Let’s continue with our series on a Defender’s Toolkit. Today, we’re going to discuss Regular Expressions!
Regular expressions (or regex) allow you to search through texts for a sequence or pattern of phrases or strings. These sequences are nothing but ASCII or Unicode characters in a particular order. The use-cases of Regex are unlimited; from parsing to extracting key information, translating data from one type to another or web scraping, it’s used for all these tasks and more.
You might also make use of these regular expressions in scripting or programming languages, or perhaps on the command line. Often, you’ll be required to sort through tons of data on the terminal or pick a single process with a unique name from a list of processes - that’s where ‘grep’ with a regex search pattern can come to your help.
Now that you know where we might utilize this tool, let’s discuss the basics of regular expressions, its syntax, and some key examples where regex will make our lives easier.
Before we move on, here’s a sample regular expression:
[A-Za-z\d/\-:.,_$%\x27"()<>= !\[\]{}@]{4,}
What sorcery is this? Regex!
Is that how you reacted to this regular expression? It’s cryptic for sure!
Rest assured, by the end of this blog, you’ll have a much better idea as to what all those characters or weird phrases mean. Let’s get started with the Regex jargon already:
Meta-characters
Like every other tool, regular expressions also have a few characters that have special meaning in it’s usage. These characters are nothing special but those which you already use in your ASCII-based strings. However, they’re called ‘meta-characters’ in the regex world. Let’s take a look at some of those and their particular meaning:
Anchors
Anchors can help you pick a string based on its starting and ending characters. For anchors, you’ll be using ‘^’ to identify the start of a string and ‘$’ to identify the end of a string.
Let’s check them out in action. Wait, where do you test regular expressions? Luckily, there are tons of regular-expression engines, IDE’s, or text-based software which can help you do that. I’m currently using Regex101, a web-based regex engine, which you can use as well. regex-101
Now that it’s clear how, let’s see what I mean by using anchors:
| ^Quick | Match a string starting with ‘Quick’ |
| Hero$ | Match a string ending with ‘Hero’ |
| ^Dog$ | Match the exact string ‘Dog’ |
| lazy | Match ANY string that has ‘lazy’ in it |
| ^Quick brown fox$ | Match a phrase that has the string ‘Quick brown fox’ in it |
If we run these through the text:
Quick brown fox jumped right over a lazy dog...
He's a Hero
Dog
He's so lazy
Guess what expressions will match? Expression 1, 2, 3, and 4, will match. But, why doesn’t the fifth one match? We do have the string “Quick brown fox” in the first sentence. It’s because anchors only match a particular section of a string and they shouldn’t be continued with a whitespace, special character, or other characters. If you run the same rule on “Quick brown fox” - you’ll get a match!
Non-printable Characters
You can’t see new-lines or line-breaks, can you? But you might want to capture them in order to exclue or include them later on. You can do that by making use of non-printable characters which are used in several programming languages as well. Here’s a small list of the most commonly used non-printable characters:
| \n | Line-feed |
| \r | Carriage return |
| \t | Tab Spacing |
| \r\n | Windows-based line feeds |
Character Classes
Character classes or character sets allow you to select a single character from a list or set of characters. You can make your own character set by placing several characters in between square brackets. For example, you can use [aeiou] to capture all vowels in your text.

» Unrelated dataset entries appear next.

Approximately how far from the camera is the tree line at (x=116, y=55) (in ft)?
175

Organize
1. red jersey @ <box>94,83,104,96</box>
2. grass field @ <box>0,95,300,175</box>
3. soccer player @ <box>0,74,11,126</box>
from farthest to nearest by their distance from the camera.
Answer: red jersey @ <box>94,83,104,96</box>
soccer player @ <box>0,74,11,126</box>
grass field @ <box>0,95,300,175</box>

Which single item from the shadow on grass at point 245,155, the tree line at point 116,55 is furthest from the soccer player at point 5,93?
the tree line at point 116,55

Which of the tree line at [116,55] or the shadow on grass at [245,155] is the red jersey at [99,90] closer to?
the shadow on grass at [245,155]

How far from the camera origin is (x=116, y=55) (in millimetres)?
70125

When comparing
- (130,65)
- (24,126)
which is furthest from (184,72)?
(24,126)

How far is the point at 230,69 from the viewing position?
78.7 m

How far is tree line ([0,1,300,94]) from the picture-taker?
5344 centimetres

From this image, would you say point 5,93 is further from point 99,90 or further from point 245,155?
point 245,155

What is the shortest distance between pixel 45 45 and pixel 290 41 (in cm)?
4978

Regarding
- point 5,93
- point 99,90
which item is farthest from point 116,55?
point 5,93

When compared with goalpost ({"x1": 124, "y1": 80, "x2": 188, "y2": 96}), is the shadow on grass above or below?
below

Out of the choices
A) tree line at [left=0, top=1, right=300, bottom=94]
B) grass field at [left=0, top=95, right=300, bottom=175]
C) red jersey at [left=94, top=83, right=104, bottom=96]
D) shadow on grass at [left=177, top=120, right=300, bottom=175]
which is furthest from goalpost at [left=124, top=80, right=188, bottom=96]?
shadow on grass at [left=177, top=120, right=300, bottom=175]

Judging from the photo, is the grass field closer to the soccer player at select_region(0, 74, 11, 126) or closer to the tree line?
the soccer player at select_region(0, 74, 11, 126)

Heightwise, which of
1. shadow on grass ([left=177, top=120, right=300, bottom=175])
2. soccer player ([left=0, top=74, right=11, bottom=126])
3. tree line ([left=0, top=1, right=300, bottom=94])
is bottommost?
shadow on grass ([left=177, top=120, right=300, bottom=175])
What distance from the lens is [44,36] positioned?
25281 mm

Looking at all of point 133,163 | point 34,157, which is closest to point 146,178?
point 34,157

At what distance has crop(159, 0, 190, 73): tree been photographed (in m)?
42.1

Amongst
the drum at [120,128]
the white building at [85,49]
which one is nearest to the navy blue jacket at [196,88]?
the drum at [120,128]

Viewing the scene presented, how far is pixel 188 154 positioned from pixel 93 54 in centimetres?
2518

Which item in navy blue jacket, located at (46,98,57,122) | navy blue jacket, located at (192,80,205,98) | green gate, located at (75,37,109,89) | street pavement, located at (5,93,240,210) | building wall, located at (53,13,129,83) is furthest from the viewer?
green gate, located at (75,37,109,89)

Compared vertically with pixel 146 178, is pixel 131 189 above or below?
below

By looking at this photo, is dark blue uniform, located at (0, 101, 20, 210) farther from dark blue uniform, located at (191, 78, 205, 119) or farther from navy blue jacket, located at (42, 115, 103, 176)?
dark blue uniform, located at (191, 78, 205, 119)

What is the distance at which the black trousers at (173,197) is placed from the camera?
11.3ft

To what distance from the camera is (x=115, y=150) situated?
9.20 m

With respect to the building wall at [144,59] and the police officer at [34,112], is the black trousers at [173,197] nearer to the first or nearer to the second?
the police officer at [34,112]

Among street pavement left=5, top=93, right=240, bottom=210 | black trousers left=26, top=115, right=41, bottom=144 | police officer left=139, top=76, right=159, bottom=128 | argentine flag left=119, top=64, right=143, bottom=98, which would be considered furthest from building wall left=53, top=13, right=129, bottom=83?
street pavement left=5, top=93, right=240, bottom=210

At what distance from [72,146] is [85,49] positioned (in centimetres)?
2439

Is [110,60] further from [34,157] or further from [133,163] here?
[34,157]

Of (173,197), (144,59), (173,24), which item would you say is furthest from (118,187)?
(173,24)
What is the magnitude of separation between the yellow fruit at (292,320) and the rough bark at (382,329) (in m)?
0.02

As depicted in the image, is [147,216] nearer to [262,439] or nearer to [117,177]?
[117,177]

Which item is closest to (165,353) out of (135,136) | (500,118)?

Here are some more examples:
| [a-z] | Match all lower-cased characters from ‘a’ to ‘z’ |
| [A-Z] | Match all upper-cased charracters from ‘A’ to ‘Z’ |
| [0-9] | Match numbers from 0-9 |
Let’s say you want to write your text that’s suitable for both UK and US english. Is it ‘gray’ or ‘grey’?
gr[ae]y
will match both ‘gray’ and ‘grey’. One other example would allow you to find hexa-decimal strings amongst others:
0x[A-Fa-f0-9]
will match the strings: 0x3A, 0xAA, 0xFA
Short-hand Character Classes
See some repetition in there? You’ll most likely be using numeric ranges or character ranges again and again. That’s precisely why we have shorthand character classes which can abstract this into a simple line. How? Let’s see some examples
| \d | Stands for digits and will match anything from 0-9 |
| \w | Stands for word characters and will match anything in the ranges, a-z and A-Z (some engines include 0-9, _, and some other symbols) |
| \s | Whitespace character which will match all spaces in the text |
If we re-write our expression for the hexa-decimal strings, it’ll become:
[\dA-Fa-f]
Why not use ‘\w’? Because it includes more characters and hexa-decimal strings max out at ‘F’ or ‘f’
Negated Short-hand Character Classes
What if you don’t want a digit? You can negate the effect of the character class by adding the ‘^’ symbol infront of it. Here’s how:
[^\d]
This works for all characters and sets. But, again, this can be abstracted as well. So, regex provides you yet another easy way of negating a classes’ effect - simply upercase the letter you use to signify its meaning.
Here’s how:
[\D]
Will match anything that’s not a digit. Similarly:
[\W\S]
Will match anything that’s not a word and isn’t a whitespace. But wait, let’s run it through the engine. What happens? It’ll match everything! Why? Because the character class can match any one of these and the ‘\S’ set indicates it should match a non-whitespace; which is practically EVERYTHING!
Quantifiers
If you check the results, it’s matching the string but it’s character-wise. If you return the results, you’ll get characters - what’s the point in that? Often, you’ll want to repeat your character set such that it creates one whole word, or one complete digit with all numbers, or something like that. So, we use ‘quantifiers’ to make sure our sets repeat.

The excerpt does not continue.